Ultimate Guide To Protecting Your Cryptocurrency

Disclaimer: Nothing contained in this article should be considered as investment or trading advice.

According to The Blocks Research, Cryptocurrency exchange hacks surpass $1.3 billion all time; 61% coming from 2018.  This hacking spree, which exposes exchanges and individual wallets is not stopping now. Cryptocurrencies are growing in popularity and a lot of people are getting on the bandwagon. If you are thinking of joining the journey, you need to be crypto-security conscious. 

From the American who failed to recall his PIN and lost $30,000 in bitcoin, to the guy who threw his hard drive with $108 million worth of bitcoin away, you could become the next victim of a cryptojacking or a lost PIN. But with many attacks happening on the internet now, this guide will mainly focus on safeguarding your security online. This is how to protect your hard earned cryptocurrencies.

_DATASET ENTRIES_
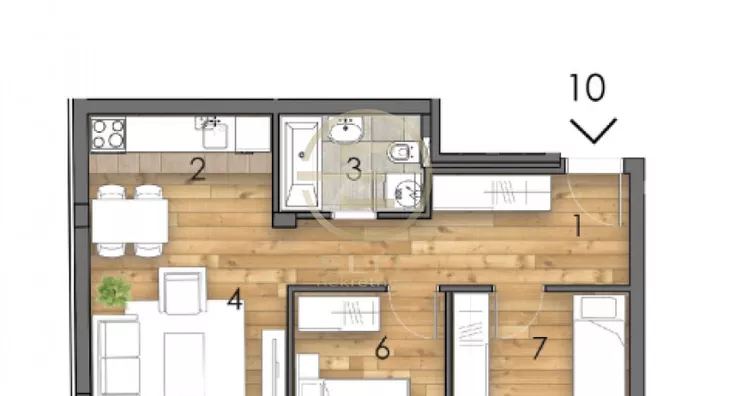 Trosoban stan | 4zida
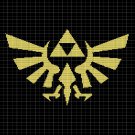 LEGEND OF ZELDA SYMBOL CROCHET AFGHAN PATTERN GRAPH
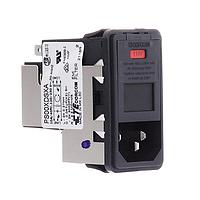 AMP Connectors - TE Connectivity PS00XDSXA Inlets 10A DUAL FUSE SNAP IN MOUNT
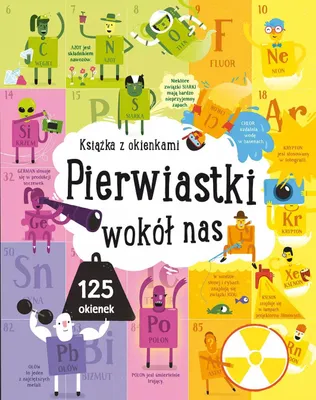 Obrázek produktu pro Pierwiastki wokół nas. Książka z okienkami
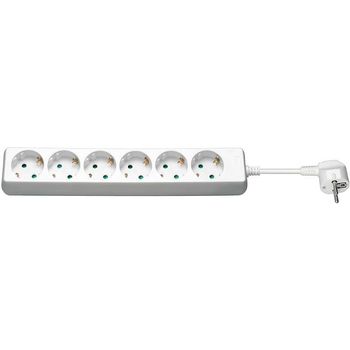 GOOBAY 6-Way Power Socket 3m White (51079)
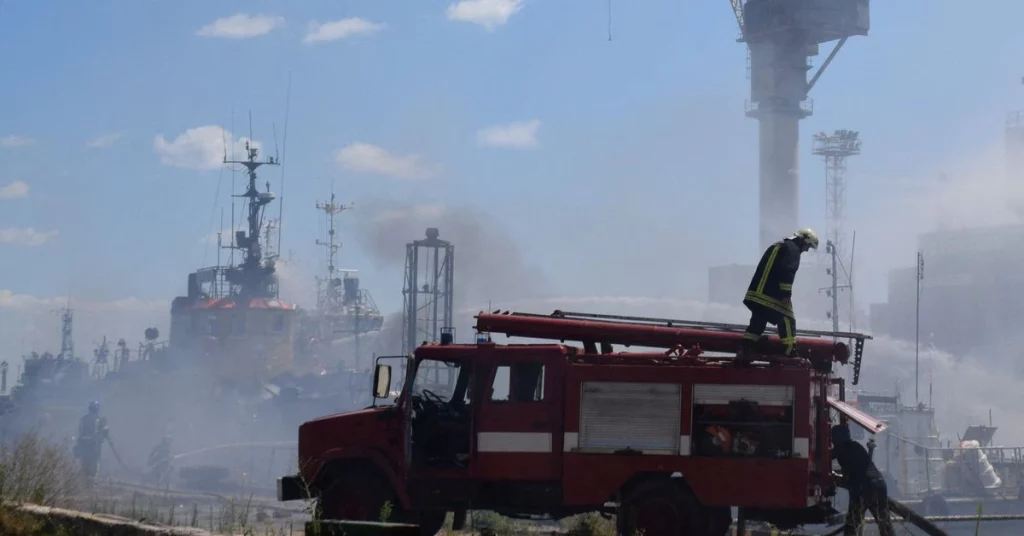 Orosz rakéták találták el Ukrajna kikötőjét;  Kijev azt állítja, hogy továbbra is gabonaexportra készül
---
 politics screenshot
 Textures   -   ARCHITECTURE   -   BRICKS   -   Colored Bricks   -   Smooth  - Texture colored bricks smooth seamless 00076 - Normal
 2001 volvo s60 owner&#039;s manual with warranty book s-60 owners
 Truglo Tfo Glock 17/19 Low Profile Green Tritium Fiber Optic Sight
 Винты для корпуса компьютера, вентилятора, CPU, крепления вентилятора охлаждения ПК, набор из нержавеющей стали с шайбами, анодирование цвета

_WHAT IS BEING ASKED_
Answer these questions using the cryptocurrency protection guide:
1. What all-time total have cryptocurrency exchange hacks surpassed?
2. What percentage of that total came from 2018?
3. How much in bitcoin did the American who failed to recall his PIN lose?
The entries are separate material and are unrelated to the cryptocurrency protection guide.

_TASK RESPONSE_
1. $1.3 billion
2. 61%
3. $30,000